One of the two figures reached out and touched the other on the shoulder, halting their advance.
“There! They see them!” Brooks piped up.
“For all the good it’s going to do them,” muttered one of the Joint Chiefs.
They watched as Dragunov pointed out the enemy positions over Gil’s shoulder, with everyone in the room guessing that it was Gil doing the pointing. The figures then lowered themselves to the ground and were in the process of backing away when all hell broke loose on the screen.
The president watched the hot tracer rounds zip across the screen, the flares going off, followed by the explosions of 40 mm grenades and men thrown dead against the ground.
“Holy Jesus,” he said, getting to his feet and making it so Couture had to push back from the table to see. “We’re going to lose him this time.”
Couture nodded, silently agreeing with the commander in chief that no one was likely to survive such a hailstorm of lead.

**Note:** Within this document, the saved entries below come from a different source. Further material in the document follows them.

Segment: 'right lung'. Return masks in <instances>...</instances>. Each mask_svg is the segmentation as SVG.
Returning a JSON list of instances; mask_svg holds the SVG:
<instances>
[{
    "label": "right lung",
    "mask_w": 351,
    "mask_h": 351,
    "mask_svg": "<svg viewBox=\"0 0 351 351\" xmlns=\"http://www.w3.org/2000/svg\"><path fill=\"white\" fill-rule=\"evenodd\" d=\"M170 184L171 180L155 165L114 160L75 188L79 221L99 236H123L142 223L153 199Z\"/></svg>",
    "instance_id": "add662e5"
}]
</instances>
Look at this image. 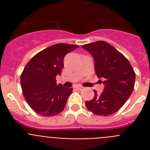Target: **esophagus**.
Segmentation results:
<instances>
[{"label":"esophagus","mask_w":150,"mask_h":150,"mask_svg":"<svg viewBox=\"0 0 150 150\" xmlns=\"http://www.w3.org/2000/svg\"><path fill=\"white\" fill-rule=\"evenodd\" d=\"M76 89H77V90H83V89H84V87H83V86H76Z\"/></svg>","instance_id":"esophagus-1"}]
</instances>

Brooks, who had never experienced more during his time in the Teams than a limited exchange of fire over a couple hundred meters, was filled with a mixture of dread and awe. He was sure he was witnessing the final moments of a fello
w SEAL.
The RPG detonated against the tree in a white flash, temporarily obscuring their view of the battle, and everyone held his breath. A few seconds later, they saw that Gil and Dragunov had successfully broken off contact with the enemy, and they released a collective sigh.
“How the hell did they manage that?” the president wondered.

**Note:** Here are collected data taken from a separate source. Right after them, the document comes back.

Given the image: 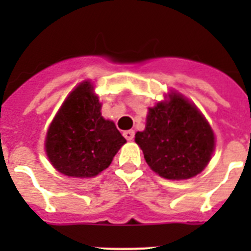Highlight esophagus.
Returning <instances> with one entry per match:
<instances>
[{
  "mask_svg": "<svg viewBox=\"0 0 251 251\" xmlns=\"http://www.w3.org/2000/svg\"><path fill=\"white\" fill-rule=\"evenodd\" d=\"M123 136H124V138L127 139V141H132V139L134 138V130H132V129L126 130V132H123Z\"/></svg>",
  "mask_w": 251,
  "mask_h": 251,
  "instance_id": "esophagus-1",
  "label": "esophagus"
}]
</instances>
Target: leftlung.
Listing matches in <instances>:
<instances>
[{
	"instance_id": "left-lung-1",
	"label": "left lung",
	"mask_w": 251,
	"mask_h": 251,
	"mask_svg": "<svg viewBox=\"0 0 251 251\" xmlns=\"http://www.w3.org/2000/svg\"><path fill=\"white\" fill-rule=\"evenodd\" d=\"M151 170L167 179H187L202 172L215 150L208 122L178 93L148 108L146 129L136 133Z\"/></svg>"
}]
</instances>
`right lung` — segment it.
Segmentation results:
<instances>
[{
	"label": "right lung",
	"mask_w": 251,
	"mask_h": 251,
	"mask_svg": "<svg viewBox=\"0 0 251 251\" xmlns=\"http://www.w3.org/2000/svg\"><path fill=\"white\" fill-rule=\"evenodd\" d=\"M101 104L90 81L69 94L46 133L49 161L69 177H94L109 167L126 143L114 122L101 117Z\"/></svg>",
	"instance_id": "right-lung-1"
}]
</instances>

Couture frowned as he watched Gil and Dragunov run for their lives. “Shithouse luck, sir.”
The president wiped the sweat from his brow. “My God. Look at them go.” He watched them run for almost three hundred meters over rugged forest terrain. Then both men suddenly went down.
“They’re hit!” Couture exclaimed, looking across the room at the air force liaison officer. “Tighten that frame, Major!” He pointed to the other screen. “And pull that one back. Try and find who shot them.”
One camera zoomed in; the other pulled back.
“They’re moving,” someone said. “They’re still alive!”
“But who the hell shot them?” Couture asked in frustration. He was on his feet and stepping closer to the wide-angle television screen. “There aren’t any heat signatures for more than three hundred yards.”
“Maybe it was a booby trap,” Brooks ventured.
Couture shook his head. “We’d have seen an explosion.”
“There!” someone said, pointing at a brief, partial heat signature of a human form fifty or sixty yards west of where Gil and Dragunov were now dragging themselves to cover behind some rocks. The partial signature disappeared again almost as suddenly as it had appeared.